Images should not appear in the copy, yet every line of the listing below must be printed exactly.

*** The records ***

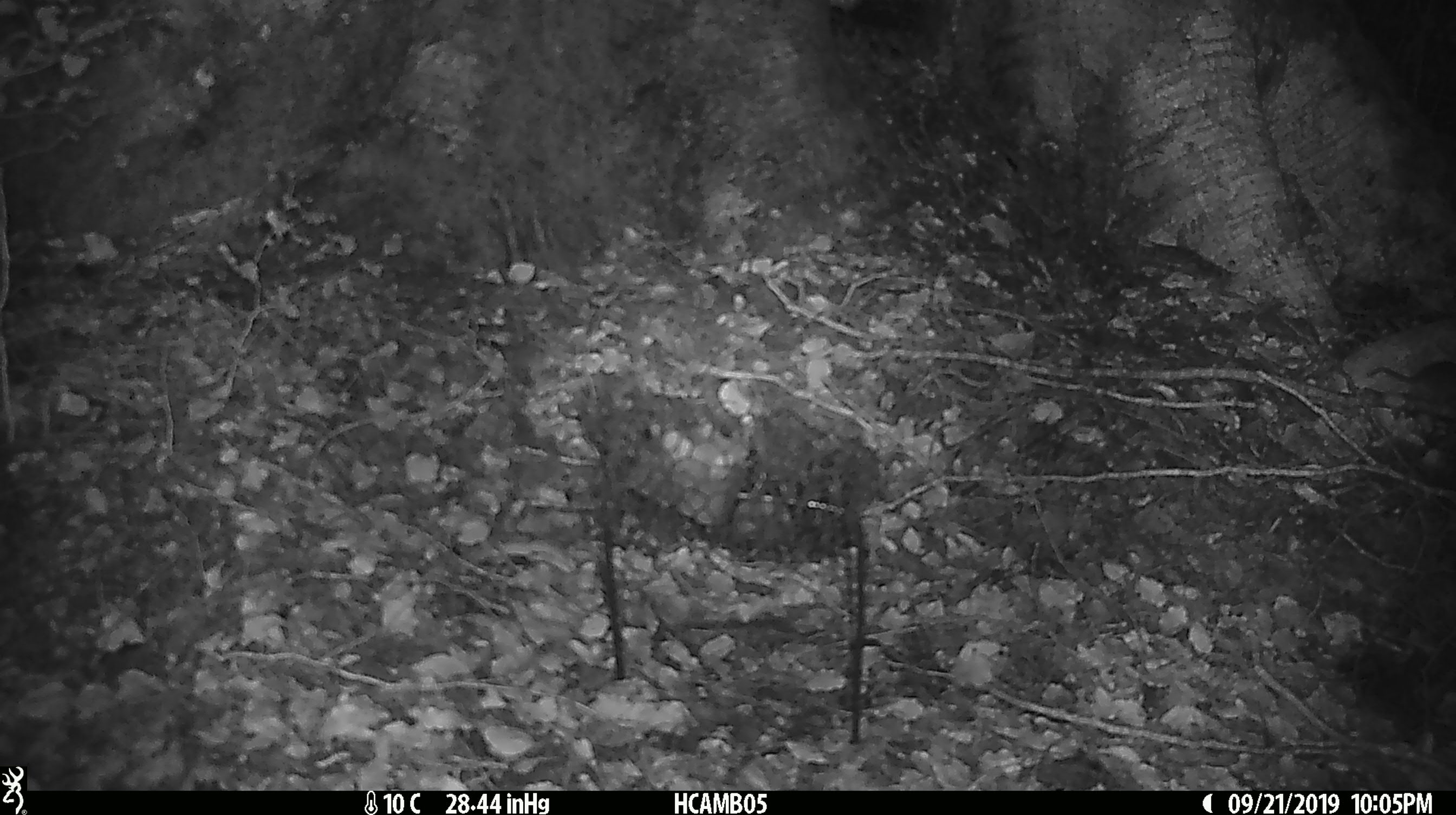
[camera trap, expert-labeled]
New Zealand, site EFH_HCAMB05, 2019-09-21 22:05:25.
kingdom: Animalia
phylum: Chordata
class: Mammalia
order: Rodentia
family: Muridae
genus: Mus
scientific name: Mus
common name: mouse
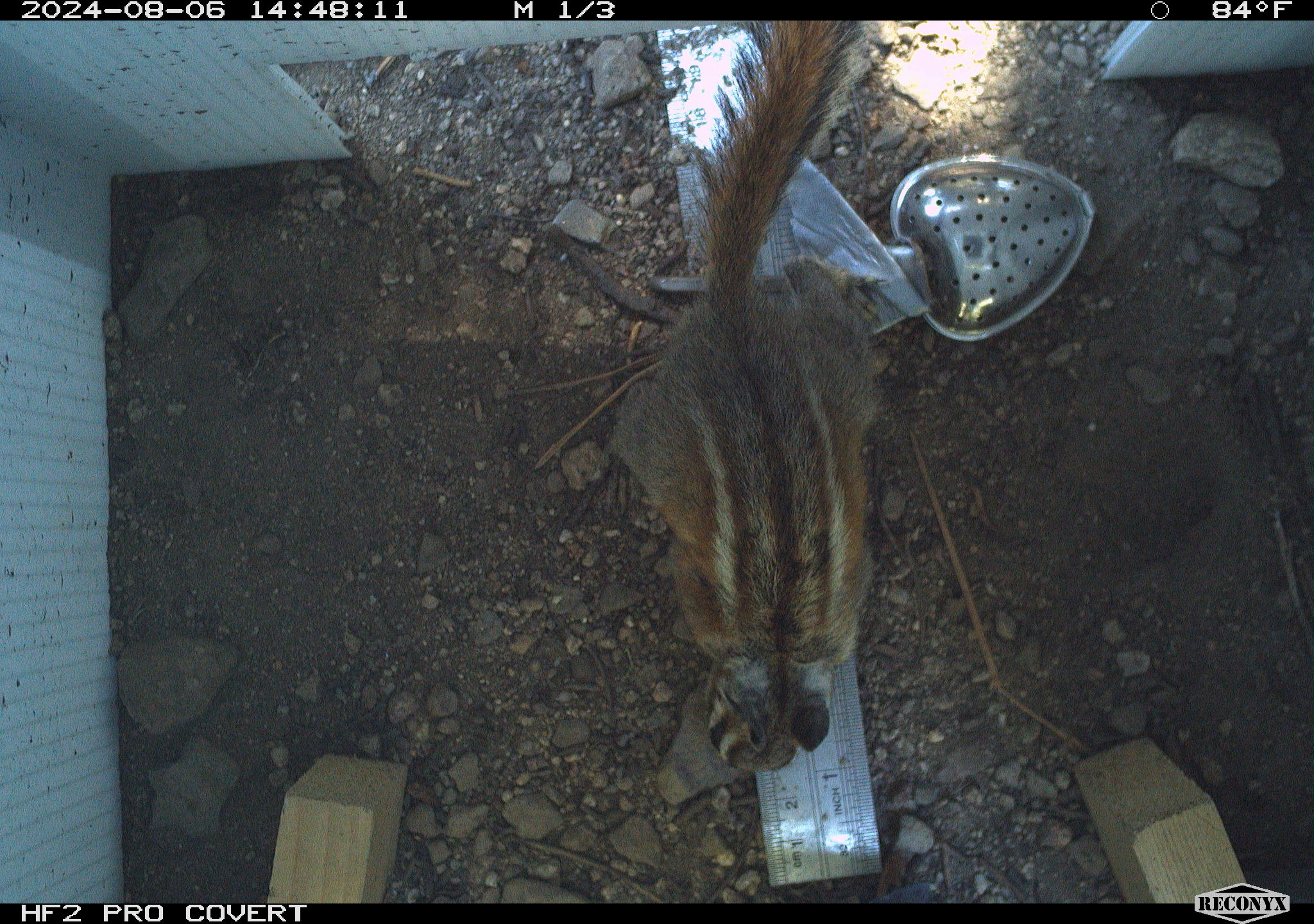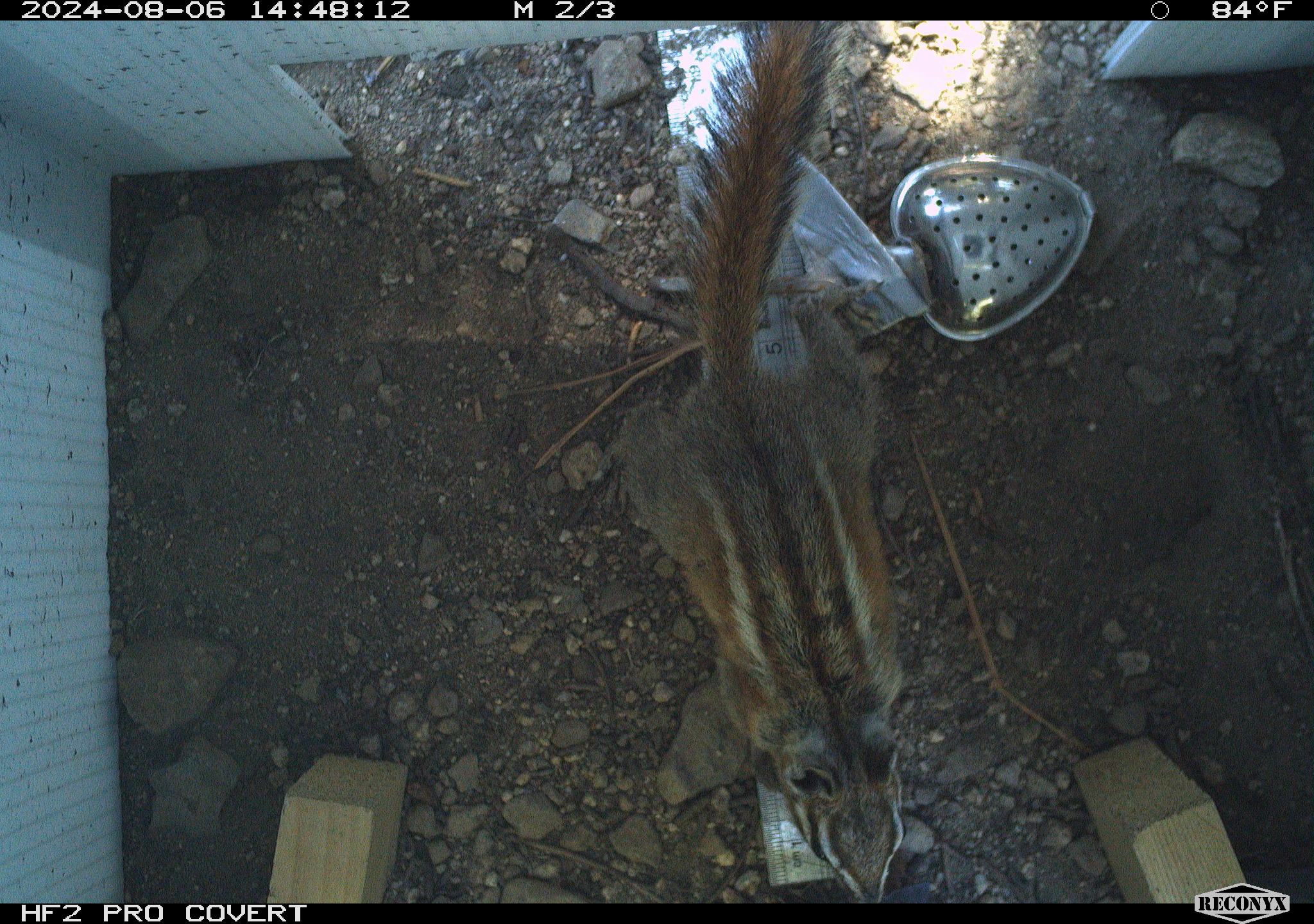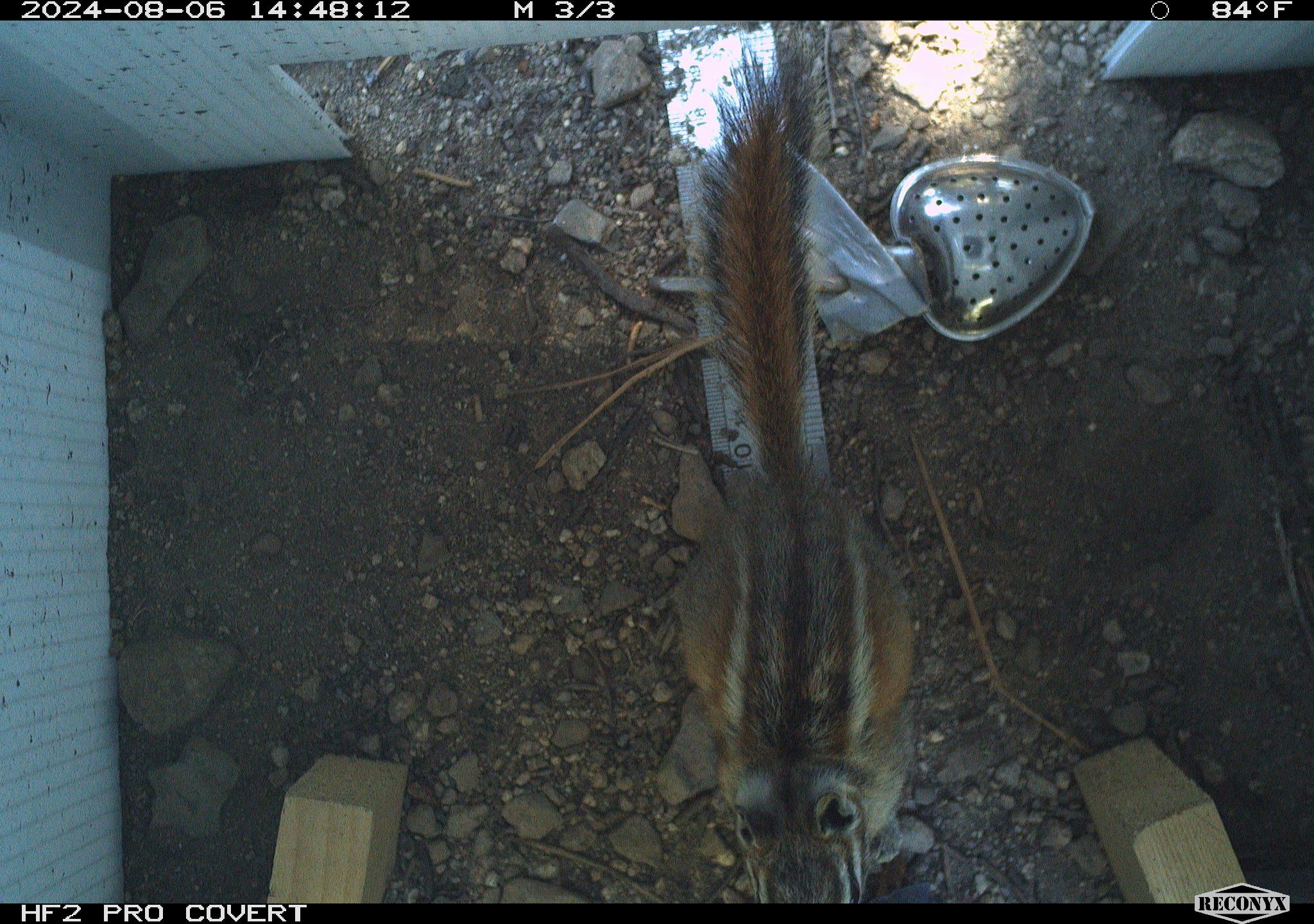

*** End of The records ***

Answer to the problem:
[camera trap, expert-labeled]
New Zealand, site EFH_HCAMB05, 2019-09-21 22:05:25.
kingdom: Animalia
phylum: Chordata
class: Mammalia
order: Rodentia
family: Muridae
genus: Mus
scientific name: Mus
common name: mouse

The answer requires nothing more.